One line of conservative criticism runs as follows.  President Biden came to office intending, in part, to replace great-power politics with a heavy emphasis on alternative priorities.  First and foremost, this meant climate change, but also included a renewed emphasis on human rights as these are understood in the Democratic party.  Before Russia’s attack on Ukraine, the President hoped to “park” Russia as an issue. 

He also harbored a grand vision for the Middle East, one which would allow the United States to reduce its involvement there in favor of the Far East.  On the one hand, he hoped to revive a working relationship with Iran, wrecked by the Trump administration’s withdrawal from the multi-national nuclear agreement.  On the other hand, he hoped to accelerate the “normalization of Saudi-Israeli relations.”  This new regional axis of….[1] would encourage other Arab states to do the same.  Implicitly, the alignment could shoulder more of the burden of against Iran. 

In the conservative view, which is also that of Israel, Iran has disdained President Biden’s offer of a renewed relationship.  It refused to rejoin the nuclear agreement.  It wrung $6 billion out of American control as the price for releasing a handful of hostages.  Now, the conservative argument goes, “there is no doubt that Iran trained, supported, advised and equipped the [Hamas] killers.”[2]  Iran’s goals, it is said, are regional rather than centered on Gaza or even Palestine.  The war between Israel and Hamas, once begun, may be stoked up into a much wider conflict.  Israel, the United States, and America’s friends in the Middle East will find themselves assailed from all sides. 

All or most of this could be true.  The vast quantity and improved quality of the missiles fired at Israel by Hamas seems to indicate a big up-grade in Iran’s support for aggressive action by Hamas.  Still, critics stop short of saying that Iran planned or incited the attacks.  Hamas seems to be dominated by brutal fanatics.  Brutal fanatics aren’t necessarily stupid.[3]  It isn’t impossible to imagine that a more competent class of fanatics has emerged in the leadership Hamas.  Maybe they figured out that it would be necessary to blind Israeli intelligence by stopping telecommunications and “playing back” Palestinian informants of Israel’s intelligence services.  Maybe they figured out on their own the many vulnerabilities in the border defenses of an evidently complacent Israel.  Israel’s leaders (and perhaps many ordinary Israeli) are not going to be comfortable admitting that “we got played by a bunch of Arabs.” 
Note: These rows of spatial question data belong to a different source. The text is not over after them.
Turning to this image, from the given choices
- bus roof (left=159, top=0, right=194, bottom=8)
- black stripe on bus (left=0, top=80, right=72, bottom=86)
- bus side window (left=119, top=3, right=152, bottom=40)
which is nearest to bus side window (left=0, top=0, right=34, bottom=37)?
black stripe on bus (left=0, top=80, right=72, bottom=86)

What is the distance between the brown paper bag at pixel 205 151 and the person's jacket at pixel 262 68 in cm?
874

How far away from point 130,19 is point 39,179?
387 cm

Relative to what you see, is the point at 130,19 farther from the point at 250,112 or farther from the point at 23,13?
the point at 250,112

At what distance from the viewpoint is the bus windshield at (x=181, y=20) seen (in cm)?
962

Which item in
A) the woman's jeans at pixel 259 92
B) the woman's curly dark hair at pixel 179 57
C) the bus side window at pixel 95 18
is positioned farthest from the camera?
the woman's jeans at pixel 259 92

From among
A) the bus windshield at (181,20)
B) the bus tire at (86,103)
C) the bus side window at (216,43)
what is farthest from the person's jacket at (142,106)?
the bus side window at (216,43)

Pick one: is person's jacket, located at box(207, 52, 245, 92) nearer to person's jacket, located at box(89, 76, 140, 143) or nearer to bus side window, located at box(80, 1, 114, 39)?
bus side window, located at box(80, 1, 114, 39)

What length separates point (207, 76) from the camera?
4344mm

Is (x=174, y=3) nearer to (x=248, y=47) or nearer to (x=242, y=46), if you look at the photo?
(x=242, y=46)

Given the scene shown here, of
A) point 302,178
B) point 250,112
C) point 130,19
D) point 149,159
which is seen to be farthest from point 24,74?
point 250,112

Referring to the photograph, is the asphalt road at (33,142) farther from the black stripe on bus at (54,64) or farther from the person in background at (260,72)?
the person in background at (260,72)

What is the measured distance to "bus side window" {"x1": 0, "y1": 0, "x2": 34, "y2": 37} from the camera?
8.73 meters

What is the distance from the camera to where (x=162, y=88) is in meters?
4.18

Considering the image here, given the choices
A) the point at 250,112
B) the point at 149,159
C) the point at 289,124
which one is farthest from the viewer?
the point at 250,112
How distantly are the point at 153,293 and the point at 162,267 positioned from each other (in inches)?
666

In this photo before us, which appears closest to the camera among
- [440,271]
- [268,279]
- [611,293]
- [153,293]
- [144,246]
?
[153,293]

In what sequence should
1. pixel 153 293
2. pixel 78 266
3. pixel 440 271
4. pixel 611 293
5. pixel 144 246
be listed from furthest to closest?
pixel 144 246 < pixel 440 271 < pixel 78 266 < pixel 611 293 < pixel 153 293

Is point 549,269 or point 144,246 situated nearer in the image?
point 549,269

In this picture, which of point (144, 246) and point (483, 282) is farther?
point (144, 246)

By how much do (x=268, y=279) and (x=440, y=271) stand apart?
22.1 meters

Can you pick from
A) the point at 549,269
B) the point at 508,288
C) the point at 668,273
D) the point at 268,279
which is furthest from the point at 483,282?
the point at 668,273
We’ve been here before.  It was 2003 and the “undoubted” enemy was Iraq.  The “intelligence” said Iraq posed a real danger from its pursuit of weapons of mass destruction, and even of nuclear weapons.  Conservatives clamored for action.  Respected foreign policy Gumbys among the Democrat leadership[4] supported action.  It didn’t end well. 

So, some kind of action against Iran may well be necessary.  But slow any rush to war. 


[1] Axis of what?  The Serpent Prince and Benjamin Netanyahu?  Hard to label that when children might be reading. 

[2] Walter Russell Mead, “Hamas’s Global Test for Biden,” WSJ, 10 October 2023. 

[3] See: The Second World War. 

[4] Notably Joe Biden, John Kerry, Hilary Clinton, Chuck Schumer, and Diane Feinstein.